Tasks to complete
(1) Answer these questions from the operator precedence post:
(a) What value is a given when it is declared in the example?
(b) Which operators are listed as having a sequence point between the evaluation of their left and right operands?
(c) In which kind of statement are all three expressions counted as full expressions?
(2) Set down the stretch of the operator precedence post from "Now, it is evident" through "to access q.", copied word for word.
(3) Resume the operator precedence post from the point where it stops.

>> BEGIN Document section

C++ – Operator Precedence vs Order of Evaluation

coperator precedence

The terms 'operator precedence' and 'order of evaluation' are very commonly used terms in programming and extremely important for a programmer to know. And, as far as I understand them, the two concepts are tightly bound; one cannot do without the other when talking about expressions.

Let us take a simple example:

int a=1;  // Line 1
a = a++ + ++a;  // Line 2
printf("%d",a);  // Line 3

Now, it is evident that Line 2 leads to Undefined Behavior, since Sequence points in C and C++ include:

Between evaluation of the left and right operands of the && (logical
AND), || (logical OR), and comma
operators. For example, in the
expression *p++ != 0 && *q++ != 0, all
side effects of the sub-expression
*p++ != 0 are completed before any attempt to access q.

Between the evaluation of the first operand of the ternary
"question-mark" operator and the
second or third operand. For example,
in the expression a = (*p++) ? (*p++) : 0 there is a sequence point after
the first *p++, meaning it has already
been incremented by the time the
second instance is executed.

At the end of a full expression. This category includes expression
statements (such as the assignment
a=b;), return statements, the
controlling expressions of if, switch,
while, or do-while statements, and all
three expressions in a for statement.

>> END Document section
>> BEGIN Extracted data

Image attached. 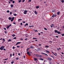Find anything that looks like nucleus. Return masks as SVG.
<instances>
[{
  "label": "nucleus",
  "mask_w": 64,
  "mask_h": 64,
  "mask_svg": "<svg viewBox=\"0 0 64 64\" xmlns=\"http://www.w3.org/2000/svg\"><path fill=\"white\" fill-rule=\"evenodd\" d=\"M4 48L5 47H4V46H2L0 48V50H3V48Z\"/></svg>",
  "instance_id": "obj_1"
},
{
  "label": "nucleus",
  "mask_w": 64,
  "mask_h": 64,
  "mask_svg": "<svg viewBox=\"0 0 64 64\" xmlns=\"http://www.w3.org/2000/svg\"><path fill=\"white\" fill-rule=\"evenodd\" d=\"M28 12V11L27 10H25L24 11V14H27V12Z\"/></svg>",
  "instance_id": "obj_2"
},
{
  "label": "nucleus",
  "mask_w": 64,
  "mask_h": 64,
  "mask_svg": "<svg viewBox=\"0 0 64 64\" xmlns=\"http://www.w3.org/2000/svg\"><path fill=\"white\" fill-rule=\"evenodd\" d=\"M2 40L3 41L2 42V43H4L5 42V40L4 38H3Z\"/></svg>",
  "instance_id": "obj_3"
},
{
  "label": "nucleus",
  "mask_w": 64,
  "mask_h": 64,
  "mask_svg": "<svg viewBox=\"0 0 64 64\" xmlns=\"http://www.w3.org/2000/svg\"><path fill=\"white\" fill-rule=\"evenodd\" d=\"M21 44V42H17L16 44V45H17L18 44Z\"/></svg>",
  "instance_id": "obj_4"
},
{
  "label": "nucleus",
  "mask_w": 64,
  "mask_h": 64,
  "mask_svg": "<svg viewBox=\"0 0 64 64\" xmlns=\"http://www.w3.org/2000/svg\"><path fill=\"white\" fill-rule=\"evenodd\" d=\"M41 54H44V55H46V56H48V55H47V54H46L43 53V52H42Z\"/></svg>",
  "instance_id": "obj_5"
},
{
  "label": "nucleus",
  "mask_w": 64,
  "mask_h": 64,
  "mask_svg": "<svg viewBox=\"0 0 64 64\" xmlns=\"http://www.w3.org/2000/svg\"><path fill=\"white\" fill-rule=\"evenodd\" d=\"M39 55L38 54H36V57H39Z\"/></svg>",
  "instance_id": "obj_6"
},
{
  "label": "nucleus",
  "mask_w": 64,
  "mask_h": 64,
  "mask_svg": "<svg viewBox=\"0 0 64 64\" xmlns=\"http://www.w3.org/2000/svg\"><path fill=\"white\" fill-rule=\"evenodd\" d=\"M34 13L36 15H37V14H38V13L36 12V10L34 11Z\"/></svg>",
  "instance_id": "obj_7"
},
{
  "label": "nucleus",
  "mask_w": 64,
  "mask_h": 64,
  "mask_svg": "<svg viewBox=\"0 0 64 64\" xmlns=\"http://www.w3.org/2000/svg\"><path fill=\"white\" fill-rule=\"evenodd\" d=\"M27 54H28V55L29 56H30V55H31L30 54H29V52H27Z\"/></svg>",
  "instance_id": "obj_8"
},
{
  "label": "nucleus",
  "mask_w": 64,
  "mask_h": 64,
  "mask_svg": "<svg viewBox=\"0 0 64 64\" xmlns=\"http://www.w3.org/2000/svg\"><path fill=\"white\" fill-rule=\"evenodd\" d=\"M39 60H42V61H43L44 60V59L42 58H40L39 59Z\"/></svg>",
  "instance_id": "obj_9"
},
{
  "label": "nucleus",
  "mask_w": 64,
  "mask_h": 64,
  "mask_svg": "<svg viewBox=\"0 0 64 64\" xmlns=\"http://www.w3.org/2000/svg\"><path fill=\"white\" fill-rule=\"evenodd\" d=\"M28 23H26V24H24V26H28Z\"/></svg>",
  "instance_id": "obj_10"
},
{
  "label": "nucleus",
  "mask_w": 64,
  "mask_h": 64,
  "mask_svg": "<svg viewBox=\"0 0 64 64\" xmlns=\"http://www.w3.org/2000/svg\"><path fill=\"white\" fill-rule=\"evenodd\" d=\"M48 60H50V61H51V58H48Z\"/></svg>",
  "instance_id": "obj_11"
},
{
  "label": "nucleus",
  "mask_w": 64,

>> END Extracted data

Response list
(1)
(a) 1
(b) The && (logical AND), || (logical OR), and comma operators
(c) A for statement

(2)
Now, it is evident that Line 2 leads to Undefined Behavior, since Sequence points in C and C++ include:

Between evaluation of the left and right operands of the && (logical
AND), || (logical OR), and comma
operators. For example, in the
expression *p++ != 0 && *q++ != 0, all
side effects of the sub-expression
*p++ != 0 are completed before any attempt to access q.

(3)
Before a function is entered in a function call. The order in which
the arguments are evaluated is not
specified, but this sequence point
means that all of their side effects
are complete before the function is
entered. In the expression f(i++) + g(j++) + h(k++),
f is called with a
parameter of the original value of i,
but i is incremented before entering
the body of f. Similarly, j and k are
updated before entering g and h
respectively. However, it is not
specified in which order f(), g(), h()
are executed, nor in which order i, j,
k are incremented. The values of j and
k in the body of f are therefore
undefined.3 Note that a function
call f(a,b,c) is not a use of the
comma operator and the order of
evaluation for a, b, and c is
unspecified.

At a function return, after the return value is copied into the
calling context. (This sequence point
is only specified in the C++ standard;
it is present only implicitly in
C.)

At the end of an initializer; for example, after the evaluation of 5
in the declaration int a = 5;.

Thus, going by Point # 3:

At the end of a full expression. This category includes expression statements (such as the assignment a=b;), return statements, the controlling expressions of if, switch, while, or do-while statements, and all three expressions in a for statement.

Line 2 clearly leads to Undefined Behavior. This shows how Undefined Behaviour is tightly coupled with Sequence Points.

Now let us take another example:

int x=10,y=1,z=2; // Line 4
int result = x<y<z; // Line 5

Now its evident that Line 5 will make the variable result store 1.

Now the expression x<y<z in Line 5 can be evaluated as either:

x<(y<z) or (x<y)<z. In the first case the value of result will be 0 and in the second case result will be 1. But we know, when the Operator Precedence is Equal/Same – Associativity comes into play, hence, is evaluated as (x<y)<z.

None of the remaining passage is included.